>PhysX has been added to the PC version of Batman with the v1.1 update. It does not ship with PhysX settings out of the box. Once installed you are provided several options for PhysX – Off, Normal, or High with various card recommendations.

The nVidia drivers allow you to change the PhysX settings – turning optimization on or off as well as the ability to choose which card handles the PhysX acceleration. I had thought offloading PhysX from my 2 x 285GTX2G cards working in SLi to the built-in 980a/780a would make things faster:

However, after applying the v1.1 w/ patch PhysX Batman, Normal PhysX was enabled. I was suddenly getting very low framerates (15fps). I turned on the “Show SLI Indicators” in the 3D settings menu so I could see how hard each of the video cards were working. They were both very low, indicating the cards were not working up to their ability, yet things were still slow. CPU usage hadn’t spiked high enough to be a bottleneck and memory was free and clear.

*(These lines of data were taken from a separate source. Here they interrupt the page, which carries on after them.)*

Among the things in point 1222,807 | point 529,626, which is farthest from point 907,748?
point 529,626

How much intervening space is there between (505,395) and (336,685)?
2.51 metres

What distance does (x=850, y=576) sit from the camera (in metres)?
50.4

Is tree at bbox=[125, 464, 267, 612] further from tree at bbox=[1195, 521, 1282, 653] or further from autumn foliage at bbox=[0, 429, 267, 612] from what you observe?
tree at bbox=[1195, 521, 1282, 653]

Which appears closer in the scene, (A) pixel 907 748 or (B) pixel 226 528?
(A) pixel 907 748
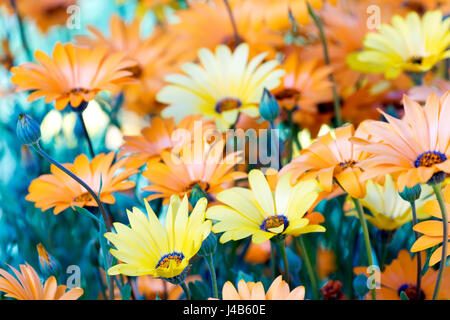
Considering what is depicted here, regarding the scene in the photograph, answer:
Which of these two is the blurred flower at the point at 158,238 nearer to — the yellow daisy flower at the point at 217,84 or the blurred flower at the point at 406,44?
the yellow daisy flower at the point at 217,84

It appeared having the PhysX on the older (and slower) chipset was slowing everything down. To test the theory I turned off PhysX and was getting framerates in the high 50s. It certainly was PhysX related.

I turned PhysX back on, normal setting and in the nVidia control panel I changed the setting to enable PhysX on the 285s instead of the 980a/780a. When I tried it again PhysX was visibily running, fallen leaves moving under your feet accompanied by smooth framerates between 55 to 60fps.

Based on this experience it appears that having PhysX enabled on an older chipsets may actually decrease performance over having PhysX enabled on the same video card(s) doing the graphics processing.